**FRAGMENTO DEL TEXTO:**
________________

No es que leer nos convierta en seres intelectualmente superiores. Hay libros realmente malos. Uno podría obviar cientos de lecturas y no solo no volverse bruto, sino salvarse de cuartas enteras de mala literatura. ¿Leer nos vuelve mejores personas? No sé. “Antes que cualquier otra mochila”, Fidel Castro “prefería llevar a su espalda la de sus libros del momento”, escribió Juan Rodríguez, presidente del Instituto Cubano del Libro en 2018. La biblioteca de Augusto Pinochet tenía más de 55 mil libros. Hitler, además de vegetariano y amante de los perros, era un ávido lector. Entonces, ¿cuál es el valor de los libros? Que son una de las cosas más prácticas, resistentes y amigables que se han inventado. El libro de papel, digo.
(he pedido a mis editoras que me dejen esa línea mal escrita pero bien hablada. Lo último que quiero es ponerme a pontificar aquí sobre nada, ni sobre el libro, ni sobre la lectura, ni sobre la correcta estructura gramatical, pero).

________________

**Registros de una colección:**

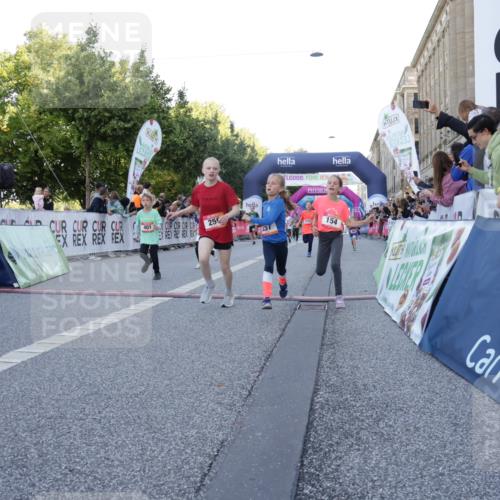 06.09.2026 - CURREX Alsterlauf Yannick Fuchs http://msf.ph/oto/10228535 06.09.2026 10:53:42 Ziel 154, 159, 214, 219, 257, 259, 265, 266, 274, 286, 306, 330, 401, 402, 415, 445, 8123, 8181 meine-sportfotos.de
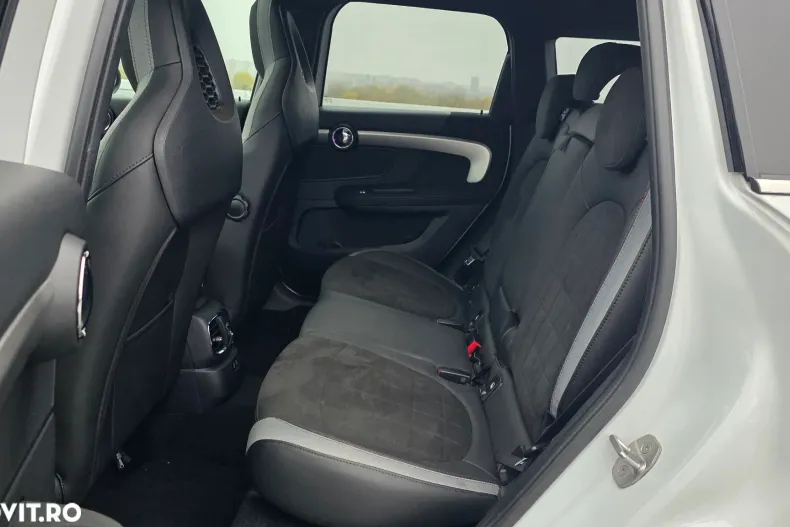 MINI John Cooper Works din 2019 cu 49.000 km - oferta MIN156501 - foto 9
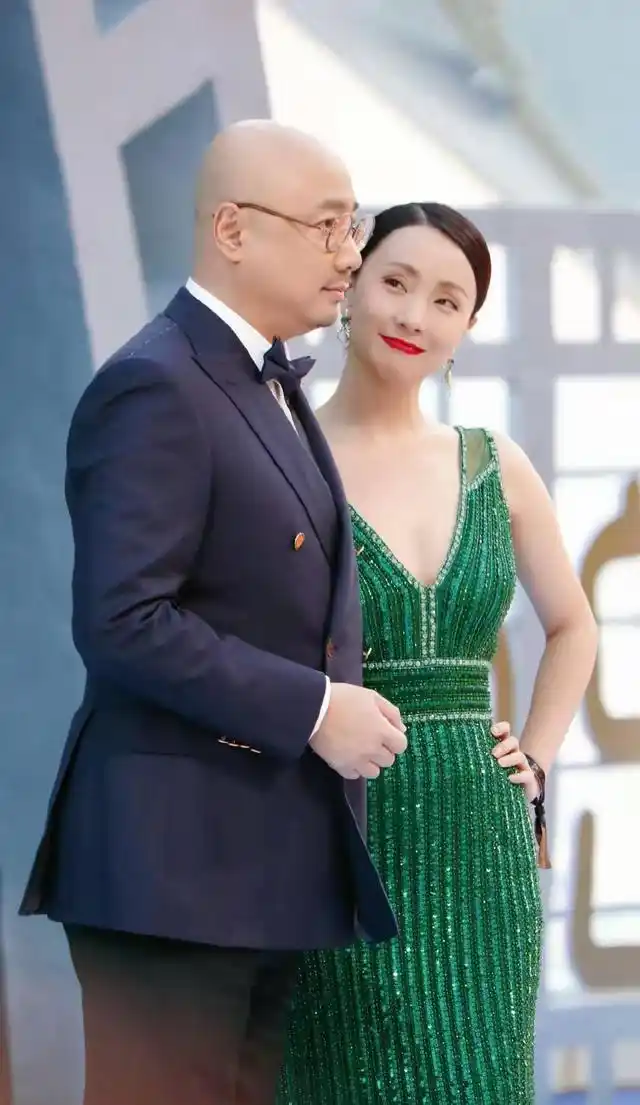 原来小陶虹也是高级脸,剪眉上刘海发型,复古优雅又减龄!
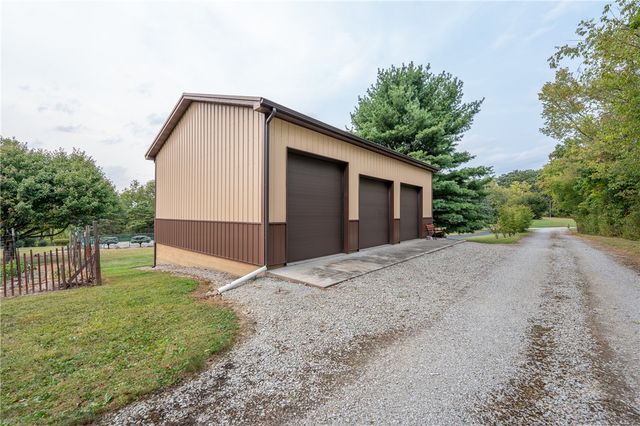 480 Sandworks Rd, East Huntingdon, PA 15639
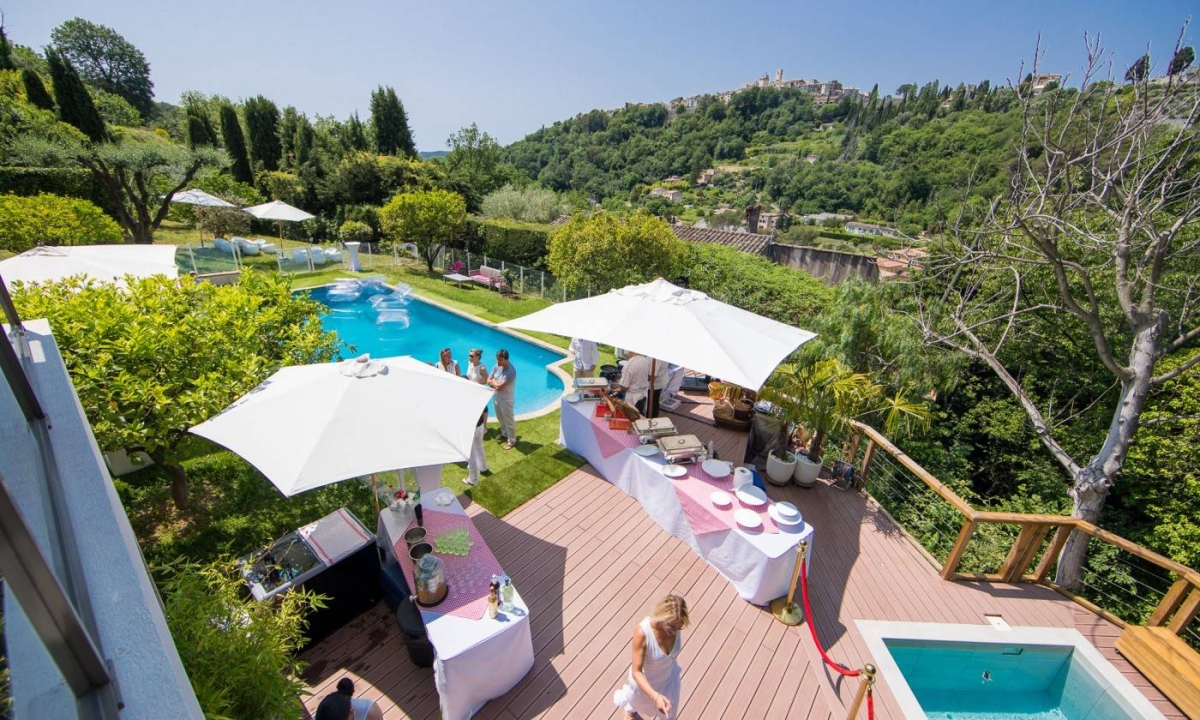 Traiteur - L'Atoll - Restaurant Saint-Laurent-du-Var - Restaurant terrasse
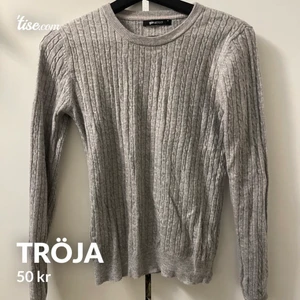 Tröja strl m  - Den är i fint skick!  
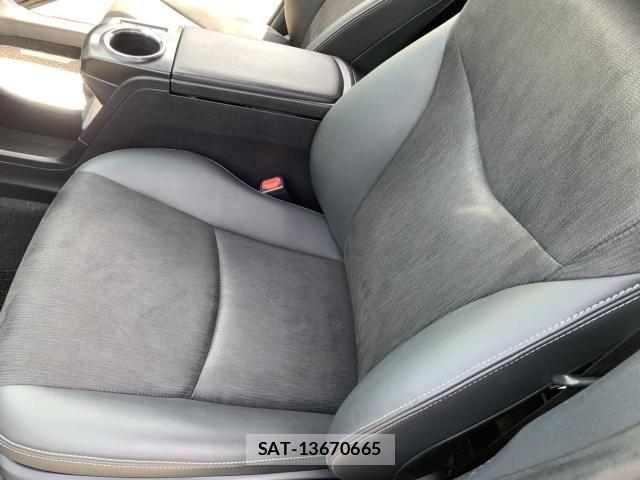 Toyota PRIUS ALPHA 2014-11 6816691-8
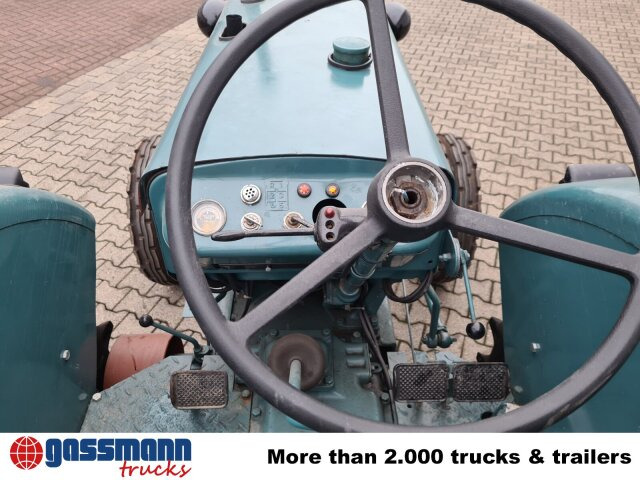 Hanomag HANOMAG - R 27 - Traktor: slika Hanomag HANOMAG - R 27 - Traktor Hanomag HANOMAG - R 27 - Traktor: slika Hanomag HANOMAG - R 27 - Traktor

________________

**QUÉ HACER:**
a - ¿Cómo resumirías en dos oraciones el texto sobre el valor de los libros?
b - Escribe lo que vendría a continuación del texto sobre el valor de los libros, empezando después de su última oración.
El material no es necesario para nada.

**SOLUCIONES:**
a - Leer no nos vuelve intelectualmente superiores y no está claro que nos haga mejores personas: hay libros realmente malos, Fidel Castro cargaba sus libros a la espalda, Augusto Pinochet tenía una biblioteca de más de 55 mil libros y Hitler era un ávido lector. El valor del libro de papel está en que es una de las cosas más prácticas, resistentes y amigables que se han inventado.

b -
Maticemos un poco antes de seguir: el libro nos ha vuelto más inteligentes como especie. ¿Por qué? Pues porque el lenguaje nos reconfiguró el cerebro. “Los estudios neurolingüísticos sugieren que un alfabeto fonético con vocales favorece el pensamiento analítico y abstracto”, dice el editor y académico noruego Bård Borch Michalsen en su libro Signos de civilización, cómo la puntuación cambió el mundo. Y el libro de papel, gracias a don Gutenberg, ha sido durante casi seis siglos el más eficiente y masivo vehículo de transmisión de esa forma de inteligencia.
Sí, en el curso de la historia le debemos mucho al libro. Pero en nuestra vida cotidiana, es mejor dejar de endiosarlo y entender que el libro de papel es maravilloso por exactamente lo contrario: por humano, pedestre, práctico, resistente. Los libros de papel son la cosa más simple y maravillosa que existe.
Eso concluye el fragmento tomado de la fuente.